Family, friends and colleagues are coming together to salute a veteran officer who was gunned down just days away from retiring, as the hunt for his alleged killer continues.
Detective Leading Senior Constable Neal Thompson will be farewelled with full police honours at a funeral at the Victoria Police Academy on Monday.
The 59-year-old was one of two Victoria Police officers killed on August 26 while serving a warrant on Dezi Freeman on a property in Porepunkah, about 300km northeast of Melbourne.

The officer was looking forward to spending more time with the love of his life, Lisa, and already had a list of tasks to tackle in his free time.
His partner, with whom he built a home, will be among the mourners expected to pack the on-site chapel at the academy in Melbourne’s east to remember the man affectionately known as Thommo.
Det Lead Sen Const Thompson deserved the life he had planned for after his policing career, state police union boss Wayne Gatt said.
“That, after 38 years in the job and on the cusp of retirement, he made the decision to put others before himself, is a measure of the man we’ve lost,” Mr Gatt said.

“Neal was often the light side of an at-times dark profession. A character, a mainstay and a comfort to many.”
Det Lead Sen Const Thompson was a laid-back adventurer, revelling in the great outdoors and regularly spending time in nature with friends and colleagues.
He joined the police in 1987 and worked his way up to being a detective at the Major Fraud Squad and the State Crime Squad, before shifting to Wangaratta to join the Crime Investigation Unit in 2007.
Uniformed members of the force will form a guard of honour after Monday’s solemn service, as they did for Senior Constable Vadim de Waart-Hottart, who lost his life in the same incident.
An estimated 3000 mourners attended the 34-year-old’s funeral on Friday, triple the number expected.

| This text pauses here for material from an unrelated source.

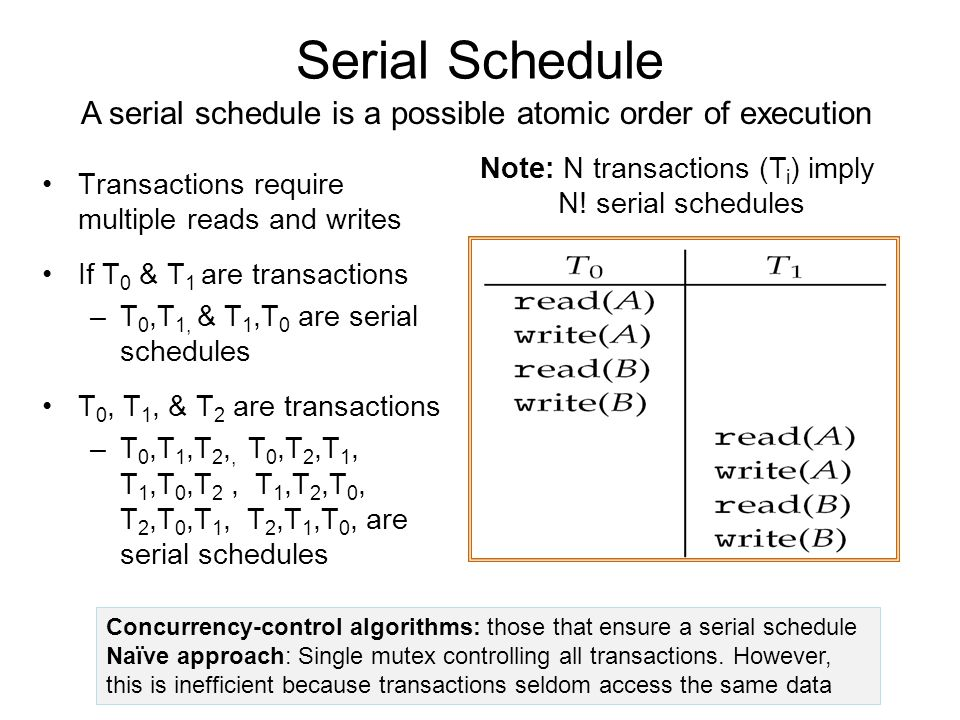 Serial Schedule Transactions require multiple reads and writes If T 0 & T 1 are transactions –T 0,T 1, & T 1,T 0 are serial schedules T 0, T 1, & T 2 are transactions –T 0,T 1,T 2,, T 0,T 2,T 1, T 1,T 0,T 2, T 1,T 2,T 0, T 2,T 0,T 1, T 2,T 1,T 0, are serial schedules A serial schedule is a possible atomic order of execution Note: N transactions (T i ) imply N.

Sen Const de Waart-Hottart, a smiling protector with an enduring fascination for the Batman comic book character, received a send-off worthy of a real-life superhero.
The pair’s alleged killer remains at large after fleeing into bushland almost two weeks ago.
Hundreds of officers continue to look for him in Victoria’s high country.
A $1 million reward has been offered for information leading to the arrest of Freeman, 56, who was last seen wearing dark green or khaki tracksuit pants, a dark green rain jacket, brown Blundstone boots and reading glasses.
It’s the largest reward in Victoria’s history to be offered for an arrest, rather than a conviction.